Inaptitude d'un salarié protégé : le lien avec le mandat ne pardonne pas
Lorsque l'inaptitude d'un salarié protégé résulte de l'attitude de l'employeur à l'égard de son mandat, l'administration doit refuser l'autorisation de le licencier.
L'inspecteur du travail, saisi d'une demande d'autorisation de licenciement pour inaptitude physique d'un salarié protégé, doit-il refuser le licenciement comme étant en rapport avec les fonctions représentatives, lorsque l'inaptitude du salarié résulte d'une dégradation de son état de santé en lien direct avec les difficultés mises par son employeur à l'exercice de ces fonctions ?
Voici la question posée au Conseil d'Etat par un tribunal administratif appelé à trancher sur l'annulation d'une autorisation de licenciement.
Deux principes s'opposent
Or la question est complexe car elle semble opposer deux principes juridiques :
- d'une part, il fait partie des missions générales et systématiques de l'inspecteur du travail de contrôler l'absence de lien entre le licenciement du salarié protégé et le mandat, autrement appelé contrôle de la discrimination. La jurisprudence est abondante et très claire : si ce lien existe, le licenciement doit être refusé, quelles que soient les circonstances ;
- d'autre part, dans le cadre d'un licenciement pour inaptitude d'un salarié protégé, les jurisprudences judiciaire et administrative ont dégagé une règle :
- L'inspecteur du travail n'a pas à rechercher la cause de l'inaptitude physique, et ce y compris lorsque le salarié invoque un harcèlement moral comme origine de son inaptitude.
Dans ce cas, le salarié est libre de solliciter la réparation de son préjudice et de son harcèlement devant les juridictions judiciaires, mais il ne peut contester la validité de son licenciement (Conseil d'Etat, 20 nov. 2013, n° 340591, Cour de cassation, chambre sociale, 27 nov. 2013, n° 12-20.301).
La question de savoir si cette absence de contrôle de l'administration sur la cause de l'inaptitude physique s'étendait au contrôle du rapport entre licenciement, et donc inaptitude, et mandat n'avait pas été tranchée. Le Conseil d'Etat rend un avis très clair à ce sujet.

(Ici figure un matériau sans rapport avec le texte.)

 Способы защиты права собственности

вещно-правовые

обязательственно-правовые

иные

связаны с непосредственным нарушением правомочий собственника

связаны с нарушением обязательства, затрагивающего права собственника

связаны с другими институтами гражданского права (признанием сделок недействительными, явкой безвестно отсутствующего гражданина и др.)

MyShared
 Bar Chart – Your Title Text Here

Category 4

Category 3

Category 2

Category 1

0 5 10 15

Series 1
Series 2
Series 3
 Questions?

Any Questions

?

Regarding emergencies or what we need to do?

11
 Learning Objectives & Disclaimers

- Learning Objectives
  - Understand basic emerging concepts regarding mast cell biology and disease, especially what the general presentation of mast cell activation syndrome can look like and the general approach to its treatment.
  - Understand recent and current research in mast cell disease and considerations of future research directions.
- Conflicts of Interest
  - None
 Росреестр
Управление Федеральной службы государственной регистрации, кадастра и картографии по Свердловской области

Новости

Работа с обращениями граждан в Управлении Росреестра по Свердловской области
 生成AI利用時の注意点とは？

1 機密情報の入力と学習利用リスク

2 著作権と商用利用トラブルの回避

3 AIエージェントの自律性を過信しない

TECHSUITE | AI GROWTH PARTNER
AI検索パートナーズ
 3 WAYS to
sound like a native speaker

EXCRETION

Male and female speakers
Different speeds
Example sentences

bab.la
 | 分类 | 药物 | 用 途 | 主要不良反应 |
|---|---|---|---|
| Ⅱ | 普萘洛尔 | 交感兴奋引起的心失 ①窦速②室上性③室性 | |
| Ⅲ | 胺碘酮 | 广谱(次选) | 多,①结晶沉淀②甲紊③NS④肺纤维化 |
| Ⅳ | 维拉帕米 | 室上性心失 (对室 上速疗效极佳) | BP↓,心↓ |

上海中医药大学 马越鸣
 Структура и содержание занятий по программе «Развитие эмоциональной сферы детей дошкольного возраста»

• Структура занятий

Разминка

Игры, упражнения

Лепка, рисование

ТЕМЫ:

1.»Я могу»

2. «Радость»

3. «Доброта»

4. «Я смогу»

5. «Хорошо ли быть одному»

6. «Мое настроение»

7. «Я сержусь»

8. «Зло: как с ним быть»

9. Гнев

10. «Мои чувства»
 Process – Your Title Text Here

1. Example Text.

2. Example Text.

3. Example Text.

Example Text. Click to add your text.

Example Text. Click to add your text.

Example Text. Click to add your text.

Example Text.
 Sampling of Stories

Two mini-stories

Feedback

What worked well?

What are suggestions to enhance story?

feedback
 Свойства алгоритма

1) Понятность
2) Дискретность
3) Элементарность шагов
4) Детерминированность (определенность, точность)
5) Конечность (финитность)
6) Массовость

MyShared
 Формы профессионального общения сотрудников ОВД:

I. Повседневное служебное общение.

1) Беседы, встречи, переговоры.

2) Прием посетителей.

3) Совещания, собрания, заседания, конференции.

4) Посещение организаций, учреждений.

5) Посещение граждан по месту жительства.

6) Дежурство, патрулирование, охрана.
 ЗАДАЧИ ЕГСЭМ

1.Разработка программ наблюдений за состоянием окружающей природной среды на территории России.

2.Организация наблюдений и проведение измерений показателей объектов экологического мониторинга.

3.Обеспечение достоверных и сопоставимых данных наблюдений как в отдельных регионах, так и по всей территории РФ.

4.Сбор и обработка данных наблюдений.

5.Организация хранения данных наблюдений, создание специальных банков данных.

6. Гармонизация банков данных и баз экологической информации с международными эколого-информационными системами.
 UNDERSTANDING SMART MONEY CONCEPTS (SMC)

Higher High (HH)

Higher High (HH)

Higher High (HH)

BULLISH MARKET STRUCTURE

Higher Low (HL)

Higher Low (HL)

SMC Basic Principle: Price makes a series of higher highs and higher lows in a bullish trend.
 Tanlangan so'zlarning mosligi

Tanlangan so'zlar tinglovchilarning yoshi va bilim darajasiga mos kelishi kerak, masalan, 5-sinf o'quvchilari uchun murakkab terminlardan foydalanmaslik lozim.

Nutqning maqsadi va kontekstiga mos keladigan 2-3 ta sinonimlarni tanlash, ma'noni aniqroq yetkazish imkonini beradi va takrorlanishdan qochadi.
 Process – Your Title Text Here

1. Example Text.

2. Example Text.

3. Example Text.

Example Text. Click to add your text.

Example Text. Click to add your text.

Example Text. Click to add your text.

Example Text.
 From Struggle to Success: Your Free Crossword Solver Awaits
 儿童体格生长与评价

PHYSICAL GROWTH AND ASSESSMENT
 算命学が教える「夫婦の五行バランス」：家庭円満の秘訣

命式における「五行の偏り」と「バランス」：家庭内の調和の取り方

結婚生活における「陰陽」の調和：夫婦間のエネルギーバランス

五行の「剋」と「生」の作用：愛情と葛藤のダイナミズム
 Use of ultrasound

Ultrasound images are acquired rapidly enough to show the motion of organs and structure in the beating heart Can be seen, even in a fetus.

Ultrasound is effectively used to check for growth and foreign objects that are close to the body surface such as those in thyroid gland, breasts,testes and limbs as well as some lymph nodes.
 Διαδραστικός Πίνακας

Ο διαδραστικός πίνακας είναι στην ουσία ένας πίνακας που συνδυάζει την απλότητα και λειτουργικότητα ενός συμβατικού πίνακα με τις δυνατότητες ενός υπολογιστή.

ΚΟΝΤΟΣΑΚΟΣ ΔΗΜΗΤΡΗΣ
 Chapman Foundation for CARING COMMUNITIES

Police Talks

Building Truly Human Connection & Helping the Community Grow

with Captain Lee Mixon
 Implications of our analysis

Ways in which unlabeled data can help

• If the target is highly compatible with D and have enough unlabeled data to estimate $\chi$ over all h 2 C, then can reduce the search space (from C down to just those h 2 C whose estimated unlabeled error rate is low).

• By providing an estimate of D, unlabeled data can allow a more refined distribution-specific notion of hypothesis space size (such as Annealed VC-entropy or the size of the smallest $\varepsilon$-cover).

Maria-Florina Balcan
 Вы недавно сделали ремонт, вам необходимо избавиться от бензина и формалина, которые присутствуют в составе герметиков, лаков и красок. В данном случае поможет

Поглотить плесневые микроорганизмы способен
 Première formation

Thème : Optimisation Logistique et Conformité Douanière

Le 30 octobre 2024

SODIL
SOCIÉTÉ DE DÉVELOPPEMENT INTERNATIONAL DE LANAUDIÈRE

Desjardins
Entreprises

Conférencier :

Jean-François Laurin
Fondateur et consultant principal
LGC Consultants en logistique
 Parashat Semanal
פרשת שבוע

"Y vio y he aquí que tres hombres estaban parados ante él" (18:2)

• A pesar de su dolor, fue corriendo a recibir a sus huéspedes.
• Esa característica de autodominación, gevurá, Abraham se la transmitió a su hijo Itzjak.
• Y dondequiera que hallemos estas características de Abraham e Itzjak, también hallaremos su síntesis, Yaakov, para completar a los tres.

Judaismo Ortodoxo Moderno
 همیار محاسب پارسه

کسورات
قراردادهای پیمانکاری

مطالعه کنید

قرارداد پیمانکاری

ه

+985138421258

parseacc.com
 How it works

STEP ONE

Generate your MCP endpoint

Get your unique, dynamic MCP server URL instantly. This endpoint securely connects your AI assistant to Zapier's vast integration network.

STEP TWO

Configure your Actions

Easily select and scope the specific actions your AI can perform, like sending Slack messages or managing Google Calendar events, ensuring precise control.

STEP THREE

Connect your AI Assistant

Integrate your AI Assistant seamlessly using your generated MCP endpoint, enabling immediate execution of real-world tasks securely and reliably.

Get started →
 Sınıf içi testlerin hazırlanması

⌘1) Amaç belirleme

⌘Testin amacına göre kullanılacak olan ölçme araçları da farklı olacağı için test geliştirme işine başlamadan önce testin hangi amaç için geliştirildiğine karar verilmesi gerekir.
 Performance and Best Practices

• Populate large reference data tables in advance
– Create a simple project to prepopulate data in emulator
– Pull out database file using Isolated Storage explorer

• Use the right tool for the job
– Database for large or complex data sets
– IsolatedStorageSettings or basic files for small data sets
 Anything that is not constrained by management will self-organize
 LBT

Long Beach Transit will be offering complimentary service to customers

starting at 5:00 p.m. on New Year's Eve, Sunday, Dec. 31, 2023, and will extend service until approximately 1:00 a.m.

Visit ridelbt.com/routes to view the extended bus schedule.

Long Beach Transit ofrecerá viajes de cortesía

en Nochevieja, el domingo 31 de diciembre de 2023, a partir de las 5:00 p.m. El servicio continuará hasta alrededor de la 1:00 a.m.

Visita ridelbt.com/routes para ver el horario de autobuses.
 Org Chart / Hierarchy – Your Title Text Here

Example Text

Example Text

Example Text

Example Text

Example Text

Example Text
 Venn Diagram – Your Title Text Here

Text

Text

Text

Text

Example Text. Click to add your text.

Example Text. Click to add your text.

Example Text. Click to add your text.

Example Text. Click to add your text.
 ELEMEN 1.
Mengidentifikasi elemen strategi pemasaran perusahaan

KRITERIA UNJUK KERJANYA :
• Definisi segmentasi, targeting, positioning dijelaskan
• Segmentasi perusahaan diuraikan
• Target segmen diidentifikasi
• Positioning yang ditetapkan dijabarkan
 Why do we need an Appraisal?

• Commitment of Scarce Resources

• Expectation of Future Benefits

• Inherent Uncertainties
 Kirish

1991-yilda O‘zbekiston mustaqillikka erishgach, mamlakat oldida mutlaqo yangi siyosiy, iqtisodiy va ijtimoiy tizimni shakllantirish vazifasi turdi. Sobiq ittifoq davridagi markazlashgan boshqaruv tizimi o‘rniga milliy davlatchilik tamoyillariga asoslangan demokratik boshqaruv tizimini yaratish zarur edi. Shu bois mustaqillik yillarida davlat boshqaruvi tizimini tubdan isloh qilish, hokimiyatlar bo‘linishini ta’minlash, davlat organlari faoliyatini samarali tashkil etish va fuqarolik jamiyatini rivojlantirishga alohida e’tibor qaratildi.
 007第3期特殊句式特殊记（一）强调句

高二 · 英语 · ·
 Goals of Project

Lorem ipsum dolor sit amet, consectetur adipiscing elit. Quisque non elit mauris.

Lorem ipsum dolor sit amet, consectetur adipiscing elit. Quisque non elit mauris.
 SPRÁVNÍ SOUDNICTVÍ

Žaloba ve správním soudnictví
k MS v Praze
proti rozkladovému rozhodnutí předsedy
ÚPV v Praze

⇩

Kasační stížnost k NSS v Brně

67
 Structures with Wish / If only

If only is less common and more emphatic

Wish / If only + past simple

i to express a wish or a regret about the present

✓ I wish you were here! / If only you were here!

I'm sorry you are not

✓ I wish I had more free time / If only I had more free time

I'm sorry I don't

Le lien entre le mandat et l'inaptitude est déterminant
Il rappelle qu'il " appartient en toutes circonstances à l'autorité administrative de faire obstacle à un licenciement en rapport avec les fonctions représentatives normalement exercées par un salarié ou avec son appartenance syndicale ".
" Par suite, même lorsque le salarié est atteint d'une inaptitude susceptible de justifier son licenciement, la circonstance que le licenciement envisagé est également en rapport avec les fonctions représentatives normalement exercées par l'intéressé ou avec son appartenance syndicale fait obstacle à ce que l'administration accorde l'autorisation sollicitée.
Le fait que l'inaptitude du salarié résulte d'une dégradation de son état de santé, elle-même en lien direct avec des obstacles mis par l'employeur à l'exercice de ses fonctions représentatives est à cet égard de nature à révéler l'existence d'un tel rapport ".
En d'autres termes, l'inspecteur du travail doit refuser l'autorisation de licenciement s'il constate un lien entre le mandat et l'inaptitude. L'administration se trouve donc, dans une certaine mesure, tenue de contrôler la cause de l'inaptitude physique si des éléments de discrimination apparaissent lors de l'enquête.
Voici une position qui va sans aucun doute tempérer les effets de la jurisprudence de 2013.
Remarque :
Reste à déterminer quels éléments permettront la reconnaissance de ce lien entre mandat et inaptitude.
D'une façon générale, la discrimination résulte de faisceau d'indices d'une grande variété :
Difficultés de fonctionnement des institutions représentatives,
Attitude hostile de l'employeur,
Restrictions à la libre utilisation des heures de délégation,
Défaut de convocation aux réunions, etc.
(Voir la circulaire de la DGT n° 07/2012, 30 juill. 2012).
La décision du Conseil d'Etat ne nous apprend pas quels étaient ces faits dans cette affaire.